Marina and the Diamonds on New ‘Froot,’ Why She’s Not ‘Pop’
Marina and the Diamonds – the Welsh singer born Marina Diamandis – has worked with the biggest producers in music and scored a Number One album in her home country. Froot, a groove-heavy chronicle of high highs and low lows, just debuted in the U.S. Top 10, but the singer still doesn’t feel like a pop star. “I think because of my past albums people call me a pop artist,” she says. “But the music I’m making isn’t pop in term of being bubblegum or current, so I’m not really sure.”
However you classify Marina’s songs, the 29-year-old seems to hitting her stride: Froot might be the most sonically consistent, lyrically ambitious of her career, and this summer she’ll be taking its best tracks outdoors with “realistic, space-themed” performances at festivals like Coachella, Governors Ball and Lollapalooza. Just before the LP hit stores, Marina chatted with Rolling Stone about the meaning of the unusual title, how the Boston bombing inspired one of the stand-out tracks and why this album is more revealing than her previous chart-topper. “With Electra Heart, it was disappointing for me,” she admits. “Not because of the music, but because people think you’re different from who you really are.”

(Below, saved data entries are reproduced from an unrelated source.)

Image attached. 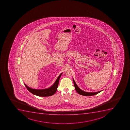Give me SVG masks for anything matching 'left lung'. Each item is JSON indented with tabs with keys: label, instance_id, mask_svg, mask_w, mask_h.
Returning a JSON list of instances; mask_svg holds the SVG:
<instances>
[{
	"label": "left lung",
	"instance_id": "obj_1",
	"mask_svg": "<svg viewBox=\"0 0 130 130\" xmlns=\"http://www.w3.org/2000/svg\"><path fill=\"white\" fill-rule=\"evenodd\" d=\"M73 80L74 84L76 91H77V92L79 93V94H81V95L85 96H93V95H96V94H98L101 91L96 92H87L83 91L80 88H79L77 85H76V84L74 80L73 79Z\"/></svg>",
	"mask_w": 130,
	"mask_h": 130
}]
</instances>
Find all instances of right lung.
I'll return each instance as SVG.
<instances>
[{
	"mask_svg": "<svg viewBox=\"0 0 130 130\" xmlns=\"http://www.w3.org/2000/svg\"><path fill=\"white\" fill-rule=\"evenodd\" d=\"M62 73H61L58 77L57 79L56 80L55 83L51 86L50 88H47L46 89H33L32 88L28 87L27 85H25L27 89L32 94H34V95L39 96H52L56 92L57 88L58 87V84H59V79L60 77H61V75Z\"/></svg>",
	"mask_w": 130,
	"mask_h": 130,
	"instance_id": "obj_1",
	"label": "right lung"
}]
</instances>
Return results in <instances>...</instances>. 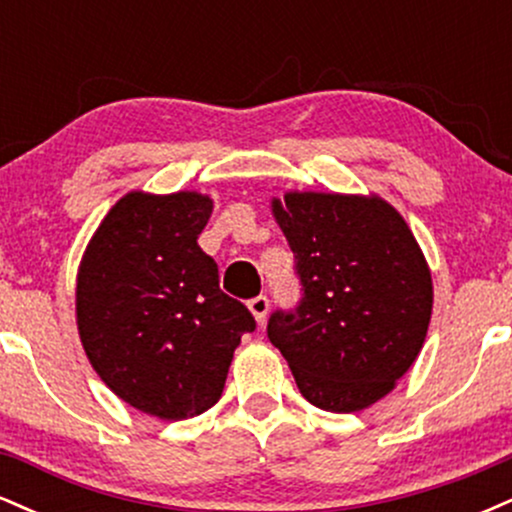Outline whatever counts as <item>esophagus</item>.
Listing matches in <instances>:
<instances>
[{
	"label": "esophagus",
	"instance_id": "34e87169",
	"mask_svg": "<svg viewBox=\"0 0 512 512\" xmlns=\"http://www.w3.org/2000/svg\"><path fill=\"white\" fill-rule=\"evenodd\" d=\"M248 308H250V313L255 315L257 322H264V317H267V310H269V298H267V296H255V298H250Z\"/></svg>",
	"mask_w": 512,
	"mask_h": 512
}]
</instances>
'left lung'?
<instances>
[{
    "mask_svg": "<svg viewBox=\"0 0 512 512\" xmlns=\"http://www.w3.org/2000/svg\"><path fill=\"white\" fill-rule=\"evenodd\" d=\"M272 209L301 301L269 315V342L310 404L366 409L411 368L431 322V272L414 233L380 197L289 192Z\"/></svg>",
    "mask_w": 512,
    "mask_h": 512,
    "instance_id": "obj_1",
    "label": "left lung"
}]
</instances>
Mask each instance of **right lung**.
Segmentation results:
<instances>
[{
  "label": "right lung",
  "instance_id": "obj_1",
  "mask_svg": "<svg viewBox=\"0 0 512 512\" xmlns=\"http://www.w3.org/2000/svg\"><path fill=\"white\" fill-rule=\"evenodd\" d=\"M211 199L129 192L108 211L76 276L88 361L117 397L180 421L219 402L233 351L255 317L219 289L197 238Z\"/></svg>",
  "mask_w": 512,
  "mask_h": 512
}]
</instances>
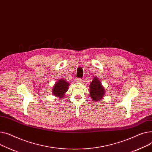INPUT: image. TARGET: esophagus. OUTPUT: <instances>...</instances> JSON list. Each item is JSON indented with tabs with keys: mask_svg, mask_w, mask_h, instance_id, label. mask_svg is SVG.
Here are the masks:
<instances>
[{
	"mask_svg": "<svg viewBox=\"0 0 152 152\" xmlns=\"http://www.w3.org/2000/svg\"><path fill=\"white\" fill-rule=\"evenodd\" d=\"M76 82H78V83H82L83 82V80L81 79V78H77L76 79Z\"/></svg>",
	"mask_w": 152,
	"mask_h": 152,
	"instance_id": "34e87169",
	"label": "esophagus"
}]
</instances>
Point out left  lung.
Masks as SVG:
<instances>
[{"instance_id":"8db88e82","label":"left lung","mask_w":152,"mask_h":152,"mask_svg":"<svg viewBox=\"0 0 152 152\" xmlns=\"http://www.w3.org/2000/svg\"><path fill=\"white\" fill-rule=\"evenodd\" d=\"M90 93L91 99L94 101H98L104 98L105 90L101 82L94 77L90 85Z\"/></svg>"}]
</instances>
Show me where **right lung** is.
I'll list each match as a JSON object with an SVG mask.
<instances>
[{
    "instance_id": "right-lung-1",
    "label": "right lung",
    "mask_w": 152,
    "mask_h": 152,
    "mask_svg": "<svg viewBox=\"0 0 152 152\" xmlns=\"http://www.w3.org/2000/svg\"><path fill=\"white\" fill-rule=\"evenodd\" d=\"M69 83L63 78H61L55 83L53 88V94L59 99L64 97L65 93L69 89Z\"/></svg>"
}]
</instances>
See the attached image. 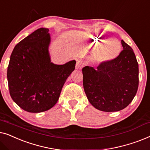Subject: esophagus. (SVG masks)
Wrapping results in <instances>:
<instances>
[{
	"instance_id": "34e87169",
	"label": "esophagus",
	"mask_w": 150,
	"mask_h": 150,
	"mask_svg": "<svg viewBox=\"0 0 150 150\" xmlns=\"http://www.w3.org/2000/svg\"><path fill=\"white\" fill-rule=\"evenodd\" d=\"M82 66H83V63L81 60H77V63H76V65H75V69H77V70H79V69H81Z\"/></svg>"
}]
</instances>
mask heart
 Wrapping results in <instances>:
<instances>
[{
  "mask_svg": "<svg viewBox=\"0 0 150 150\" xmlns=\"http://www.w3.org/2000/svg\"><path fill=\"white\" fill-rule=\"evenodd\" d=\"M103 41L105 40L98 39L94 37L90 38V45L96 47L93 54V60L98 64L115 60L122 52V45L118 40L110 39L102 44Z\"/></svg>",
  "mask_w": 150,
  "mask_h": 150,
  "instance_id": "1",
  "label": "heart"
}]
</instances>
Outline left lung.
<instances>
[{"label": "left lung", "instance_id": "obj_1", "mask_svg": "<svg viewBox=\"0 0 150 150\" xmlns=\"http://www.w3.org/2000/svg\"><path fill=\"white\" fill-rule=\"evenodd\" d=\"M123 50L116 59L100 64L96 69H82L83 85L92 106L100 111L113 112L128 106L137 92L139 65L133 50L122 40Z\"/></svg>", "mask_w": 150, "mask_h": 150}]
</instances>
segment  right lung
I'll return each mask as SVG.
<instances>
[{
	"instance_id": "1",
	"label": "right lung",
	"mask_w": 150,
	"mask_h": 150,
	"mask_svg": "<svg viewBox=\"0 0 150 150\" xmlns=\"http://www.w3.org/2000/svg\"><path fill=\"white\" fill-rule=\"evenodd\" d=\"M49 29L41 28L15 46L7 69L9 93L24 111L49 110L58 100L64 84L75 70V60L64 64L51 62Z\"/></svg>"
}]
</instances>
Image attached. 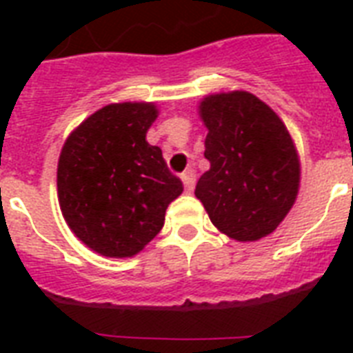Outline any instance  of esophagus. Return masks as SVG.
<instances>
[{
  "label": "esophagus",
  "mask_w": 353,
  "mask_h": 353,
  "mask_svg": "<svg viewBox=\"0 0 353 353\" xmlns=\"http://www.w3.org/2000/svg\"><path fill=\"white\" fill-rule=\"evenodd\" d=\"M181 181H183V185H185V188H187L188 192H190V190L194 188V185H196V172H194L192 168H188L187 172H183Z\"/></svg>",
  "instance_id": "1"
}]
</instances>
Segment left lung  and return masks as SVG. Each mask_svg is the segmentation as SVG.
<instances>
[{"label":"left lung","instance_id":"8db88e82","mask_svg":"<svg viewBox=\"0 0 353 353\" xmlns=\"http://www.w3.org/2000/svg\"><path fill=\"white\" fill-rule=\"evenodd\" d=\"M199 117L209 133L196 198L218 231L256 241L280 225L295 203L301 159L282 119L247 91L207 95Z\"/></svg>","mask_w":353,"mask_h":353}]
</instances>
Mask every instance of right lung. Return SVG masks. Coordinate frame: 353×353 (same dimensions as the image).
I'll return each instance as SVG.
<instances>
[{
    "label": "right lung",
    "instance_id": "add662e5",
    "mask_svg": "<svg viewBox=\"0 0 353 353\" xmlns=\"http://www.w3.org/2000/svg\"><path fill=\"white\" fill-rule=\"evenodd\" d=\"M154 102L108 104L69 133L57 170L63 220L102 256H135L165 225L183 183L146 141Z\"/></svg>",
    "mask_w": 353,
    "mask_h": 353
}]
</instances>
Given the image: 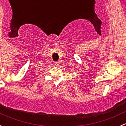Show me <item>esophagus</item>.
Here are the masks:
<instances>
[{
	"instance_id": "1",
	"label": "esophagus",
	"mask_w": 126,
	"mask_h": 126,
	"mask_svg": "<svg viewBox=\"0 0 126 126\" xmlns=\"http://www.w3.org/2000/svg\"><path fill=\"white\" fill-rule=\"evenodd\" d=\"M54 64H55V66H59V62H55V63H54Z\"/></svg>"
}]
</instances>
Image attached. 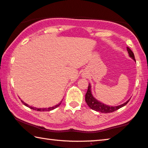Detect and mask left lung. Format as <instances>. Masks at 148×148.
I'll list each match as a JSON object with an SVG mask.
<instances>
[{
  "mask_svg": "<svg viewBox=\"0 0 148 148\" xmlns=\"http://www.w3.org/2000/svg\"><path fill=\"white\" fill-rule=\"evenodd\" d=\"M127 51L128 52L129 56L136 61L134 53L128 47H127ZM130 100V99L128 101H127L126 103L120 104L119 106H112L106 105V104H104V103H101V102L99 101L97 99H96L94 97H93L91 92V85H90V83L88 84L87 92L85 95V101L86 103H87V105L89 106L92 110H94L95 111H97V112H100L102 113H110L114 112V111L119 110V108L123 107L124 106L126 105V104L128 103Z\"/></svg>",
  "mask_w": 148,
  "mask_h": 148,
  "instance_id": "1",
  "label": "left lung"
}]
</instances>
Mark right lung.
Segmentation results:
<instances>
[{
  "label": "right lung",
  "instance_id": "1",
  "mask_svg": "<svg viewBox=\"0 0 148 148\" xmlns=\"http://www.w3.org/2000/svg\"><path fill=\"white\" fill-rule=\"evenodd\" d=\"M21 101H22V103H23V104H24L25 106H27V107H29V108H31V109H32V110H37V111H50V110H53V109H55V108H56L57 107H58L61 104V102H62V101H61L60 103L59 104H56V105H55V106H52V107H49V108H36V107H33V106H29V105H28V104H26V103H24V101H22V100H21Z\"/></svg>",
  "mask_w": 148,
  "mask_h": 148
}]
</instances>
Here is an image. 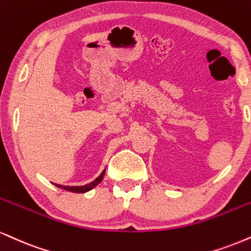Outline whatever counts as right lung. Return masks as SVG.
<instances>
[{"label": "right lung", "mask_w": 251, "mask_h": 251, "mask_svg": "<svg viewBox=\"0 0 251 251\" xmlns=\"http://www.w3.org/2000/svg\"><path fill=\"white\" fill-rule=\"evenodd\" d=\"M104 175H105V170L102 171L101 174L99 175L97 179L93 180L92 182L87 183V185H84V186H63V185H58V183H55V186L58 187V188H63V189H65V191H69L72 193H86V192L91 191V189L95 188L96 186H98L99 183L101 182Z\"/></svg>", "instance_id": "1"}]
</instances>
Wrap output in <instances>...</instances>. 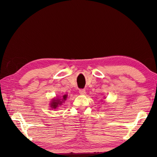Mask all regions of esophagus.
<instances>
[{
	"label": "esophagus",
	"mask_w": 157,
	"mask_h": 157,
	"mask_svg": "<svg viewBox=\"0 0 157 157\" xmlns=\"http://www.w3.org/2000/svg\"><path fill=\"white\" fill-rule=\"evenodd\" d=\"M79 94H80L84 95L86 94V90H85L84 89H80L79 90Z\"/></svg>",
	"instance_id": "esophagus-1"
}]
</instances>
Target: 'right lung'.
Here are the masks:
<instances>
[{
  "label": "right lung",
  "instance_id": "obj_1",
  "mask_svg": "<svg viewBox=\"0 0 157 157\" xmlns=\"http://www.w3.org/2000/svg\"><path fill=\"white\" fill-rule=\"evenodd\" d=\"M66 98H67V95L63 96V98L62 101H63V100H65ZM61 101H60V100L55 99L51 102V107L52 109H56V107H57L59 105H61Z\"/></svg>",
  "mask_w": 157,
  "mask_h": 157
}]
</instances>
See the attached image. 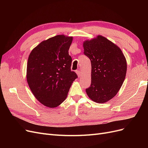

I’m sure you’ve been getting this a lot, but what the hell is a “froot”?
Well! The reason why I misspelled “fruit” was actually because I didn’t want the name of the album to hold any previous connotation. I wanted to have it’s own identity, like a non-entity.
At first listen, the album sounds very upbeat, but it also seems to be rooted in break-up and depression. Is that right?
I don’t know. There are four songs that are about that. In general it’s kind of about the process of getting through feeling a certain way and having a transition in your life and coming out the other end.
There’s a song on the album called “Savages” about some particularly heavy subject matter. Where did that one come from?
For me, it’s one of the most important songs on the record and the one that doesn’t scream radio single, even though I hope it gets its own release. I was reading an article in the newspaper about the Boston bombing. The journalist said, “It’s so hard to reconcile how one man can be running a charity race, while another man is building a bomb to blow this person up.” That’s how it started, and I think it was more a result about how these same kinds of news stories keep coming up day-in and day-out.
For example, the horrendous gang rape of a women in India started an onslaught of other rape stories because it was becoming relevant. Like most of us, I found it so hard to digest and what I wanted to write about in the song isn’t condemning these things – even though they have to be condemned – but questioning why these things happen. This is something that is eons old, and it’s more about how we deal with the fact that it’s a natural, perhaps common trait in man. I think there needs to be another way to approaching this, rather than saying, “Chuck ’em in jail.”